*EXERCISE BRIEF:*
Each record is to be transcribed in full and exactly.

*RECORDED INFORMATION:*
--------------------------------

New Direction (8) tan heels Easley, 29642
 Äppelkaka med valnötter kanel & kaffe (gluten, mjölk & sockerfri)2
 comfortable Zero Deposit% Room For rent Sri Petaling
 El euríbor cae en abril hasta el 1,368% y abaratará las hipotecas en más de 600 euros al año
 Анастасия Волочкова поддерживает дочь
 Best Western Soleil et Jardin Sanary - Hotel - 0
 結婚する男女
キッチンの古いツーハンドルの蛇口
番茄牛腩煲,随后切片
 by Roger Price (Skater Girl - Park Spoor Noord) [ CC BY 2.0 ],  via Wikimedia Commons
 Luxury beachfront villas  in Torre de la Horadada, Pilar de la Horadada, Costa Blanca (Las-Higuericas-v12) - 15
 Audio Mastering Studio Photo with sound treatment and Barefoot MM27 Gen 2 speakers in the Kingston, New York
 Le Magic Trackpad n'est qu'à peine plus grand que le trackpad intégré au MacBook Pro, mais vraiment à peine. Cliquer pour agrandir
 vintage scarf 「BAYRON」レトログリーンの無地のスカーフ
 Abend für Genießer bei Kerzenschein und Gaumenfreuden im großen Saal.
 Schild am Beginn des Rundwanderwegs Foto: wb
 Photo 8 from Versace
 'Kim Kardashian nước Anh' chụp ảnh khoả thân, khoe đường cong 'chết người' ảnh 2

--------------------------------

*OUTPUT FOR THIS TASK:*
New Direction (8) tan heels Easley, 29642
 Äppelkaka med valnötter kanel & kaffe (gluten, mjölk & sockerfri)2
 comfortable Zero Deposit% Room For rent Sri Petaling
 El euríbor cae en abril hasta el 1,368% y abaratará las hipotecas en más de 600 euros al año
 Анастасия Волочкова поддерживает дочь
 Best Western Soleil et Jardin Sanary - Hotel - 0
 結婚する男女
キッチンの古いツーハンドルの蛇口
番茄牛腩煲,随后切片
 by Roger Price (Skater Girl - Park Spoor Noord) [ CC BY 2.0 ],  via Wikimedia Commons
 Luxury beachfront villas  in Torre de la Horadada, Pilar de la Horadada, Costa Blanca (Las-Higuericas-v12) - 15
 Audio Mastering Studio Photo with sound treatment and Barefoot MM27 Gen 2 speakers in the Kingston, New York
 Le Magic Trackpad n'est qu'à peine plus grand que le trackpad intégré au MacBook Pro, mais vraiment à peine. Cliquer pour agrandir
 vintage scarf 「BAYRON」レトログリーンの無地のスカーフ
 Abend für Genießer bei Kerzenschein und Gaumenfreuden im großen Saal.
 Schild am Beginn des Rundwanderwegs Foto: wb
 Photo 8 from Versace
 'Kim Kardashian nước Anh' chụp ảnh khoả thân, khoe đường cong 'chết người' ảnh 2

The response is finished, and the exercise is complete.